Coscienti del breve ciclo di vita dei prodotti tessili dove solo l’un percento delle materie prime viene riutilizzato, dai vertici dell’Ue si punta ora a raggiungere l’obiettivo entro il 2030: rendere la moda un settore sostenibile, non solo ecologicamente ma anche socialmente. Il settore tessile in Europa è al quarto posto tra i motivi di maggiori emissioni: prima solo il cibo (principalmente a causa degli allevamenti intensivi), l’alloggio e la mobilità. Inoltre le prestazioni del settore della moda sono disastrose anche per quanto riguarda il consumo d’acqua, lo sfruttamento del suolo e il consumo di materie prime. Di qui la battaglia intrapresa da tempo da molti gruppi ecologisti affinché il settore della moda sia riformato e affrancato dalla logica dell’usa e getta che il capitalismo ha imposto negli ultimi decenni.
L’Interveno della UE si inserisce nel nuovo pacchetto di misure proposte nel piano d’azione per l’economia circolare, ufficialmente approvato dalla Commissione Europea nella giornata di mercoledì 30 marzo. Nel comunicato stampa viene specificato come l’obiettivo sia quello di allontanarsi dal consueto modello “prendere-fare-usare-smaltire”, con l’obiettivo di rendere il mondo del tessile ecosostenibile entro il 2030, tramite due direttrici: riciclaggio innovativo con rifiuti ridotti al minimo e prodotti di qualità sempre più duraturi.
Secondo la nuova strategia legislativa i capi dovranno essere privi di qualsiasi sostanza pericolosa per la salute umana e l’ambiente, realizzati con fibre riciclate e il più possibile resistenti. Le norme sui rifiuti tessili saranno contenute nella revisione della direttiva quadro sui rifiuti, prevista per il prossimo anno. Alcune delle principali regole riguarderanno la divulgazione del numero di tessuti invenduti scartati, il divieto di distruzione dei tessuti invenduti, la lotta all’inquinamento da microplastiche, la raccolta differenziata, la diffusione di informazioni più chiare, con tanto di passaporto digitale dei prodotti e un regime obbligatorio di responsabilità estesa del produttore dell’Ue. Un capitolo della strategia è dedicato al tema della fast fashion, invitando le aziende a ridurre il numero di collezioni all’anno e prevedendo misure fiscali favorevoli per il settore del riutilizzo e della riparazione.

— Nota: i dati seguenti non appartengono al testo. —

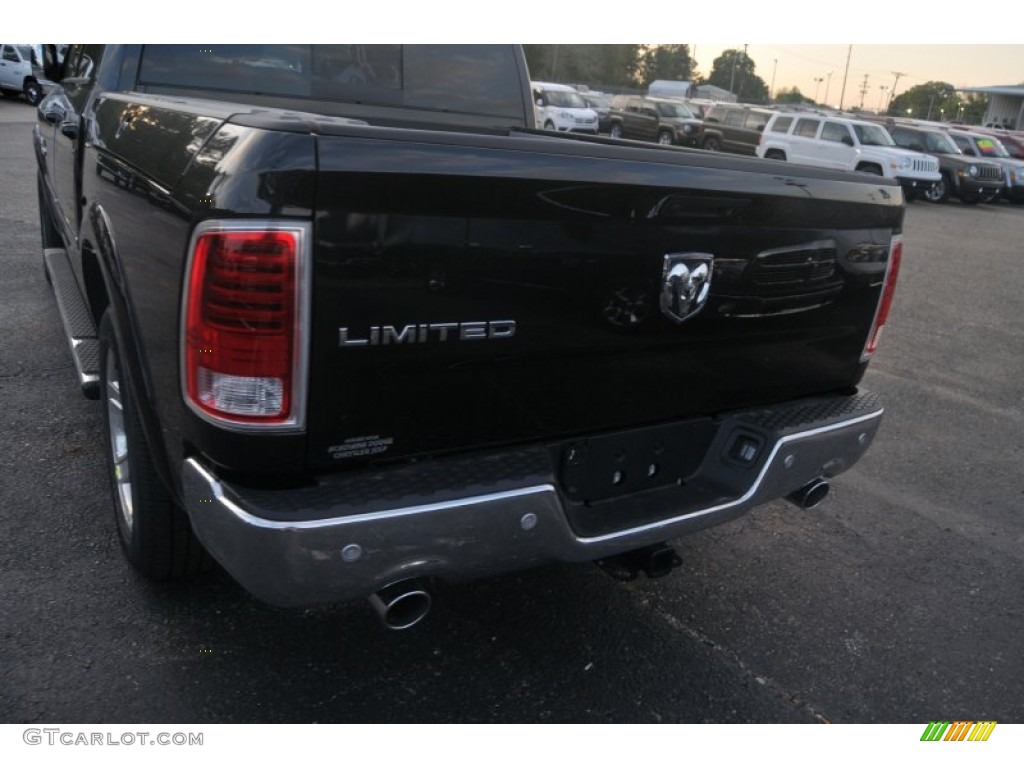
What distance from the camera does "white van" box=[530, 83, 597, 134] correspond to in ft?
87.8

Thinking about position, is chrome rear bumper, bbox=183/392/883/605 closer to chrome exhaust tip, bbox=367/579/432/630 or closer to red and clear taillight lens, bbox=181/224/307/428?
chrome exhaust tip, bbox=367/579/432/630

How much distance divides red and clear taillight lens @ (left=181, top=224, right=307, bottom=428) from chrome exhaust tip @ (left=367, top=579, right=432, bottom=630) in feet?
1.59

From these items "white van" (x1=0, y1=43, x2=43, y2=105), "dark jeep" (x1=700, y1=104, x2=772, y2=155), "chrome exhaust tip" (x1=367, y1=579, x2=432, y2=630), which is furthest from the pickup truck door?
"white van" (x1=0, y1=43, x2=43, y2=105)

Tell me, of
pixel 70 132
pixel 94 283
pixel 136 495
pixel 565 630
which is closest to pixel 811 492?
pixel 565 630

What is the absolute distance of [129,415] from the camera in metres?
2.64

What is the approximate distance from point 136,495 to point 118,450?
42cm

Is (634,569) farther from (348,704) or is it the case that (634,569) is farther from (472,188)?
(472,188)

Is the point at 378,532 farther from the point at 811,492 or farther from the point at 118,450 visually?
the point at 811,492

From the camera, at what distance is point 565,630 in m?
2.95

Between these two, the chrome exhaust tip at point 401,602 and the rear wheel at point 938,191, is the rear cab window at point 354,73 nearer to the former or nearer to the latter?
the chrome exhaust tip at point 401,602

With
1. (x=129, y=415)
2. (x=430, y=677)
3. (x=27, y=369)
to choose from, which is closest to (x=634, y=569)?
(x=430, y=677)

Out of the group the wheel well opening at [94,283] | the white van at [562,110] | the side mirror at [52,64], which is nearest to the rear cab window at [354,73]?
the wheel well opening at [94,283]

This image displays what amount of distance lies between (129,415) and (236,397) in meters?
0.81

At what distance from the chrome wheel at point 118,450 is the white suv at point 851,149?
18248mm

Si mira anche a fornire supporto per “favorire la metamorfosi dell’ecosistema tessile con il lancio di uno strumento collaborativo” essenziale per aiutare le aziende a riprendersi dagli impatti negativi della pandemia di Covid-19, rendendole più resilienti e meno a rischio contro una “feroce concorrenza globale”. La Commissione promuoverà altresì attività di sensibilizzazione, tanto per le aziende quanto per i consumatori, come il lancio della campagna #ReFashionNow.
Insomma un pacchetto piuttosto completo, che intende agire contro alcune delle storture prese dal mondo della moda la cui conversione a settore sempre più dominato dalle produzioni a basso costo e bassa durata ha provocato problemi ambientali, di salute e di diritti sul lavoro. Una misura che però, vista solo dal lato del modello di produzione industriale, rischia di dimenticare le ragioni profonde per le quali questo settore si è orientanto all’usa e getta: l’impossibilità oggettiva di molti cittadini ad acquistare capi più costosi. Un problema che certamente ha anche una parte culturale che è stata introdotta dalle pubblicità ossessive: si acquistano molte cose delle quali non si ha bisogno e si desidera avere molti più capi di quelli necessari, ma la soluzione – per non tramutarsi in una misura discriminatoria verso i meno abbienti – deve essere anche ricercata limitando i prezzi dei capi “responsabili” e garantendo a tutti i cittadini europei la possibilità di acquistarli.